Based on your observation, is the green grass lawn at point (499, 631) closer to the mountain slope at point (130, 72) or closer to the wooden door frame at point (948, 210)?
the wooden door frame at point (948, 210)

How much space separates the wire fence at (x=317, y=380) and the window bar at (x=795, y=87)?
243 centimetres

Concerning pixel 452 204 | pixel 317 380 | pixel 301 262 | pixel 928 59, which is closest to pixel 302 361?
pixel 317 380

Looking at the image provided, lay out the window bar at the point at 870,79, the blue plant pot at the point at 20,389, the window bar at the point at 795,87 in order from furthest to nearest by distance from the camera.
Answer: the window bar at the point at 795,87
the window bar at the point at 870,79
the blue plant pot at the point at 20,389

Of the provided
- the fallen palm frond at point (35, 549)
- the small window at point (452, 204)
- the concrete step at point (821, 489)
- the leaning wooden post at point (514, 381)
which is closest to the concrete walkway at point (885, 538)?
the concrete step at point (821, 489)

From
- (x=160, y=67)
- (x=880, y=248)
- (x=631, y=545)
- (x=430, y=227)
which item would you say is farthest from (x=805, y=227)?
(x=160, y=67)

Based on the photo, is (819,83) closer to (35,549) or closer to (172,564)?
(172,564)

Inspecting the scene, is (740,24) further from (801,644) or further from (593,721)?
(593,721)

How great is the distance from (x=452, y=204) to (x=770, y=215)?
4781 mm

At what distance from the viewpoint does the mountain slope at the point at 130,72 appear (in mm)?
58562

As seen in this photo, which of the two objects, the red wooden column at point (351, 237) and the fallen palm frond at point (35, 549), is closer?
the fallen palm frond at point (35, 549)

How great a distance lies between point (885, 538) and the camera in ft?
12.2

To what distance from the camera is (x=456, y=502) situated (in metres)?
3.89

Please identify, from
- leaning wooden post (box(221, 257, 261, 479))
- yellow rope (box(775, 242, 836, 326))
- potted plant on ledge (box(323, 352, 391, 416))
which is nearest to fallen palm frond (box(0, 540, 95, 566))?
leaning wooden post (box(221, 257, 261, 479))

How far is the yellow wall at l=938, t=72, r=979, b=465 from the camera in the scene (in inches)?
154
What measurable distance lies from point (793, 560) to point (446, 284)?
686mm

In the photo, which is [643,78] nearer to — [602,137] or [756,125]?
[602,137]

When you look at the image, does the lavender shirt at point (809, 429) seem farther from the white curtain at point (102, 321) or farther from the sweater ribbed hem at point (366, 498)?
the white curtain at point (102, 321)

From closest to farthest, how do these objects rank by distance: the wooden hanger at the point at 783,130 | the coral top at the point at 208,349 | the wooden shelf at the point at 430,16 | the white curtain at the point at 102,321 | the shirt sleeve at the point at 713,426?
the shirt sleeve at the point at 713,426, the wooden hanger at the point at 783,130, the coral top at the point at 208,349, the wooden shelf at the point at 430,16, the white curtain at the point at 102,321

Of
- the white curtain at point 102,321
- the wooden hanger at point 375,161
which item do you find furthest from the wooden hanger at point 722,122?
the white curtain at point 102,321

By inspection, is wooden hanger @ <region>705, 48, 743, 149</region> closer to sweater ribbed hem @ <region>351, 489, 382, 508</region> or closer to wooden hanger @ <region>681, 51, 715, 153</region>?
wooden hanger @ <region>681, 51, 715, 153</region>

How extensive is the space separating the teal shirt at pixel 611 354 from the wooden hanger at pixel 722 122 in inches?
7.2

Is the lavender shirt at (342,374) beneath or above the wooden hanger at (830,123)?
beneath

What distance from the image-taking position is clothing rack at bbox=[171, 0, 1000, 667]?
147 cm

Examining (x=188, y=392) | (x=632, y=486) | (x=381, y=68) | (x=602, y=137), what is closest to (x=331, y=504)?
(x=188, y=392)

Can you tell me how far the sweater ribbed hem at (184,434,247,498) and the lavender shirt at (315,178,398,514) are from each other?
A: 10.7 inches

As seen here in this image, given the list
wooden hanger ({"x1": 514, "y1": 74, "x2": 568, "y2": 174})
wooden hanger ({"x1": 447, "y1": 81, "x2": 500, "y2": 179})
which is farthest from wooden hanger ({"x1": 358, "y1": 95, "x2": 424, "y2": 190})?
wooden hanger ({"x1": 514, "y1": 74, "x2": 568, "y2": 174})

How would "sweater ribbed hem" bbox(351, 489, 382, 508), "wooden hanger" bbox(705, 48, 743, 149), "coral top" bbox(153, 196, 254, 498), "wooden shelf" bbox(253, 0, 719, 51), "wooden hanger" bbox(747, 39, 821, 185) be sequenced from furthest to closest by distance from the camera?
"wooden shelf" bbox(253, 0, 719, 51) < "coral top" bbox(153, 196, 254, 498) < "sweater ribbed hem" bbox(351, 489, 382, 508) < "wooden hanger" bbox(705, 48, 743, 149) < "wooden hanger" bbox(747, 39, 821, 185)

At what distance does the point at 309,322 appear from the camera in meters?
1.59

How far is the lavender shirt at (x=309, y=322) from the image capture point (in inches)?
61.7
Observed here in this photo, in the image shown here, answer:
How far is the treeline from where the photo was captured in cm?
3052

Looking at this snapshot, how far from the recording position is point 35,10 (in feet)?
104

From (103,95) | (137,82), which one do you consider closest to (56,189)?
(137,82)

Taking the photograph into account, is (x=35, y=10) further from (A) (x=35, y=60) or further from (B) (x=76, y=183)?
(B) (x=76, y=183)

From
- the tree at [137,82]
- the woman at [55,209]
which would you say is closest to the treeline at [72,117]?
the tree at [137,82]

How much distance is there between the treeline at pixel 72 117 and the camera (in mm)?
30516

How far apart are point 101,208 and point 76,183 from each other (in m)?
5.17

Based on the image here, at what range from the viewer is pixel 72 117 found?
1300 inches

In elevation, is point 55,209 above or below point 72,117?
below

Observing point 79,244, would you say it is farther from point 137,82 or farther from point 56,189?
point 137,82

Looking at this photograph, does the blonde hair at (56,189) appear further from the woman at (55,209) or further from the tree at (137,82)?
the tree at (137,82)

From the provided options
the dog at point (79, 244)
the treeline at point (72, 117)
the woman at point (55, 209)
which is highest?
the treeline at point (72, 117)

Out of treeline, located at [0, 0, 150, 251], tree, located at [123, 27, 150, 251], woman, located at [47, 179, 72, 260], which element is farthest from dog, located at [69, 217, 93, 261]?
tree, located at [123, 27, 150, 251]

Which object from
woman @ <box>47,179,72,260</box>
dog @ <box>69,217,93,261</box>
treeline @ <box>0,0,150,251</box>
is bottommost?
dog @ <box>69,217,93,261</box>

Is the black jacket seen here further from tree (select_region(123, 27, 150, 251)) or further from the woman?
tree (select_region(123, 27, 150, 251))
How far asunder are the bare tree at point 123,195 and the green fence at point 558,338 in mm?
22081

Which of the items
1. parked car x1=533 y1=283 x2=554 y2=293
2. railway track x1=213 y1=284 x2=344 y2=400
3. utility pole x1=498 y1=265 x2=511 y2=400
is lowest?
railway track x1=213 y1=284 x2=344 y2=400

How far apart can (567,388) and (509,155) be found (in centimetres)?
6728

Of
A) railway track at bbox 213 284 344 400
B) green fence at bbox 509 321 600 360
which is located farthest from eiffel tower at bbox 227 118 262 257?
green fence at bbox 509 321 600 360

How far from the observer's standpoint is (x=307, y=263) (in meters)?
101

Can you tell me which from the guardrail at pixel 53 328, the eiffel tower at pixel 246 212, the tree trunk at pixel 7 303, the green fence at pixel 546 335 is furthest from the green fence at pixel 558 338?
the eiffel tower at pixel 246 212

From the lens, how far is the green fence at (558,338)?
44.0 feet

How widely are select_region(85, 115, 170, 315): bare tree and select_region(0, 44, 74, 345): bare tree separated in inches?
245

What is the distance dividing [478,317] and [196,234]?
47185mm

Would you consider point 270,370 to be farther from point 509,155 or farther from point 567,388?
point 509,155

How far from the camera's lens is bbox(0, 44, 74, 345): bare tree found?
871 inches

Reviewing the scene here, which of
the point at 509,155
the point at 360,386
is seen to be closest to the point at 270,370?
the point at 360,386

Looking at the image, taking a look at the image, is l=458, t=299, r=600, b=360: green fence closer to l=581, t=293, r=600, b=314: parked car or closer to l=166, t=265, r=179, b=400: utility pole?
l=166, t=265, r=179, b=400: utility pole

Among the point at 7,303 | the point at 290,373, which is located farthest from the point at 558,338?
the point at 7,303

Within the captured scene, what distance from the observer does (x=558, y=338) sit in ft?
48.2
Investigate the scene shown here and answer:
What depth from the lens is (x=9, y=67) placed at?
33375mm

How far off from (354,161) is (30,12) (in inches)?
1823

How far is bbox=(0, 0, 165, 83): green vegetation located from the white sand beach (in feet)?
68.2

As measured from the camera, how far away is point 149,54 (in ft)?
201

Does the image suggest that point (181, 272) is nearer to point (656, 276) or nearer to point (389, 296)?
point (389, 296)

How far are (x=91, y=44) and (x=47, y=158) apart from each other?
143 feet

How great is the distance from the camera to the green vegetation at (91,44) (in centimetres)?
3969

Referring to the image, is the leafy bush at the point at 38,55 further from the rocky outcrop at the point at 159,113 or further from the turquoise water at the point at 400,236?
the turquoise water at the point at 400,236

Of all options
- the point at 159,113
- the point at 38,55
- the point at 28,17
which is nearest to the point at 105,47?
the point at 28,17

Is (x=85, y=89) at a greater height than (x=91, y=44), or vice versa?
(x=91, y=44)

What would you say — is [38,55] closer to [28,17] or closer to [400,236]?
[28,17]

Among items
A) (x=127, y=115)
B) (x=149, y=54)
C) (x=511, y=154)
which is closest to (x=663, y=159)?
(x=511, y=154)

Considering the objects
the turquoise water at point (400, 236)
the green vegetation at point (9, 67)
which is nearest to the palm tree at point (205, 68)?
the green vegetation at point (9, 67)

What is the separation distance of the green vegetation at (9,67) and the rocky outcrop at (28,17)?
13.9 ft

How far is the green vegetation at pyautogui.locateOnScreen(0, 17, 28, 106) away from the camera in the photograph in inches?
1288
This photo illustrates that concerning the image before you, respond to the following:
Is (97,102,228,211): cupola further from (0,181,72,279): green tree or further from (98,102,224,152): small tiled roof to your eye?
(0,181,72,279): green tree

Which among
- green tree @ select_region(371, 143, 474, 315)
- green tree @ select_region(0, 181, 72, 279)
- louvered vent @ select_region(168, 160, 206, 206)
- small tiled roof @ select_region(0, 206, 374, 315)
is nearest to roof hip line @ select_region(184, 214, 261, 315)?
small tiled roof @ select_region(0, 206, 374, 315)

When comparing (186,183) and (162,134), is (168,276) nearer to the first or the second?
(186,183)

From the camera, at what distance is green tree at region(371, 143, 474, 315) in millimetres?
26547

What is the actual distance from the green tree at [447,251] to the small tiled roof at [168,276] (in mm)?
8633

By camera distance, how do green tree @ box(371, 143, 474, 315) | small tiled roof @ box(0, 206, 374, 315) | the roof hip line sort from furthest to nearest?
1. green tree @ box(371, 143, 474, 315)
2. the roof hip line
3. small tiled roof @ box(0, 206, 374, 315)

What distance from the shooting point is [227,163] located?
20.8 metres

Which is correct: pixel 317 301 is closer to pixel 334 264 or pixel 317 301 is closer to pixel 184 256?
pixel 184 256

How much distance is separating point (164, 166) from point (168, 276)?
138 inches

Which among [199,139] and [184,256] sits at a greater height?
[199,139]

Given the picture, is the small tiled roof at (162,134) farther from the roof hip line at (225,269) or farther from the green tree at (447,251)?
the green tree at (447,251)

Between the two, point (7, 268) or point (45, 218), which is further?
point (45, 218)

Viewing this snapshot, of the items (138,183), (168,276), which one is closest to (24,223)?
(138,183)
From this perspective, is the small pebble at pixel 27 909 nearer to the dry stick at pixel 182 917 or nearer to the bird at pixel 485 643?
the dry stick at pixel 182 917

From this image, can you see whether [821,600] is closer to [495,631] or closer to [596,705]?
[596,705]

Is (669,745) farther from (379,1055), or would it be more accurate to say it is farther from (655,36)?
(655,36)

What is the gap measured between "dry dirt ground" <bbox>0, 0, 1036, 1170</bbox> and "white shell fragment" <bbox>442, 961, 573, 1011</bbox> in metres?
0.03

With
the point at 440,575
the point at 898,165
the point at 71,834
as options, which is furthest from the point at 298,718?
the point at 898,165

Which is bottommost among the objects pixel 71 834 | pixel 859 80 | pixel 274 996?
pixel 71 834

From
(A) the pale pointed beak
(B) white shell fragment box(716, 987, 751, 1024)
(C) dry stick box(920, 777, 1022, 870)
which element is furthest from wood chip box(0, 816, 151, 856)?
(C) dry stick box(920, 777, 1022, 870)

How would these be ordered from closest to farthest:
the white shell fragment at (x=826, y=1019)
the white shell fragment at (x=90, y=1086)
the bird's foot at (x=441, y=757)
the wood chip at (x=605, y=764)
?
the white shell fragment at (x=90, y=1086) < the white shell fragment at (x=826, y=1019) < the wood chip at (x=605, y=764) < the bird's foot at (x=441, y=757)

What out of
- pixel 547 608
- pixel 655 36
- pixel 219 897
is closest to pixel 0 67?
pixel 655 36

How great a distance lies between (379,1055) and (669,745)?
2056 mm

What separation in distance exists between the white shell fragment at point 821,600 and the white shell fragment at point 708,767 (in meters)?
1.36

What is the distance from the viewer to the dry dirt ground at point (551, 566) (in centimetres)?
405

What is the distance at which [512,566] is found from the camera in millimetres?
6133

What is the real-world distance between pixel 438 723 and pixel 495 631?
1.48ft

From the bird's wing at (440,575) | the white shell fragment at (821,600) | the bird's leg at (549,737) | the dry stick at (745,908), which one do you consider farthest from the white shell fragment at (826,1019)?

************

What to produce - Write out only the final block of lines, starting at the line with "From this image, can" and running to the end of the material.

Answer for this exercise -
From this image, can you see whether [821,600] is closer to [495,631] or closer to [596,705]?
[596,705]

Is (669,745) farther from (379,1055), or would it be more accurate to say it is farther from (655,36)?
(655,36)

What is the gap measured between "dry dirt ground" <bbox>0, 0, 1036, 1170</bbox> and "white shell fragment" <bbox>442, 961, 573, 1011</bbox> in metres?
0.03

With
the point at 440,575
the point at 898,165
the point at 71,834
as options, which is furthest from the point at 298,718?
the point at 898,165

Which is bottommost among the objects pixel 71 834 | pixel 859 80 | pixel 274 996?
pixel 71 834

From
(A) the pale pointed beak
(B) white shell fragment box(716, 987, 751, 1024)
(C) dry stick box(920, 777, 1022, 870)
which element is furthest from wood chip box(0, 816, 151, 856)?
(C) dry stick box(920, 777, 1022, 870)

How would these be ordered from closest to farthest:
the white shell fragment at (x=826, y=1019)
the white shell fragment at (x=90, y=1086)
the bird's foot at (x=441, y=757)
the wood chip at (x=605, y=764)
?
the white shell fragment at (x=90, y=1086) < the white shell fragment at (x=826, y=1019) < the wood chip at (x=605, y=764) < the bird's foot at (x=441, y=757)

What out of
- pixel 547 608
- pixel 655 36
- pixel 219 897
is closest to pixel 0 67?
pixel 655 36

How great a distance lies between (379,1055) and (669,745)?
2056 mm

What separation in distance exists between the white shell fragment at point 821,600 and the white shell fragment at point 708,767 (in meters)?
1.36

What is the distance from the viewer to the dry dirt ground at point (551, 566) (in centimetres)?
405

What is the distance at which [512,566] is found from the camera in millimetres?
6133

What is the real-world distance between pixel 438 723 and pixel 495 631?
1.48ft

From the bird's wing at (440,575) | the white shell fragment at (821,600) | the bird's leg at (549,737) | the dry stick at (745,908), which one do you consider farthest from the white shell fragment at (826,1019)?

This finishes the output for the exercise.